**Work instructions:** Would you copy each line of the records that includes the word "United"?

**Extracted information:**
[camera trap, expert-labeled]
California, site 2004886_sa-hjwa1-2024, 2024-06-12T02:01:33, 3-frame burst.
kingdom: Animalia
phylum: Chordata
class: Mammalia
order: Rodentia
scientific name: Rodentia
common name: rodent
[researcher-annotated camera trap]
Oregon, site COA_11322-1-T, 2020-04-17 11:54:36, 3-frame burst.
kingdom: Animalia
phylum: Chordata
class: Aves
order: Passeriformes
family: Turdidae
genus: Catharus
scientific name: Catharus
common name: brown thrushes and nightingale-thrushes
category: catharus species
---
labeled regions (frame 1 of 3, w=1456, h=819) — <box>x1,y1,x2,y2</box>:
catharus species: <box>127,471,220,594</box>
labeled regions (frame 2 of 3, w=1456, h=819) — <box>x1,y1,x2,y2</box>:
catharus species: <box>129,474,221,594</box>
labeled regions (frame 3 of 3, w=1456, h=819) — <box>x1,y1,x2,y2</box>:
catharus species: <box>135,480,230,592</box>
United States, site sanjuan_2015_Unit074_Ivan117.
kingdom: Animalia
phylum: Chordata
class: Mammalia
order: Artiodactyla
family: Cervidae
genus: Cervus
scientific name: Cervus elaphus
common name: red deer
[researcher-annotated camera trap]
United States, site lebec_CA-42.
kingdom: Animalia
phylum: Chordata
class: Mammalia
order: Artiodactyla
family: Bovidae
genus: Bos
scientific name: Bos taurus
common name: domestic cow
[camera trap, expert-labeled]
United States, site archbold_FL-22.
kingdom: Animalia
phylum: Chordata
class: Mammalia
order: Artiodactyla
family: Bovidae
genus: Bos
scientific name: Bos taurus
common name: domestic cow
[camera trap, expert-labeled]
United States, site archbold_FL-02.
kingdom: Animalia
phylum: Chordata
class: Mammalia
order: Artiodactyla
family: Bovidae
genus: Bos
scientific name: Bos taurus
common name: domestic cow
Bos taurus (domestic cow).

**Task result:**
United States, site sanjuan_2015_Unit074_Ivan117.
United States, site lebec_CA-42.
United States, site archbold_FL-22.
United States, site archbold_FL-02.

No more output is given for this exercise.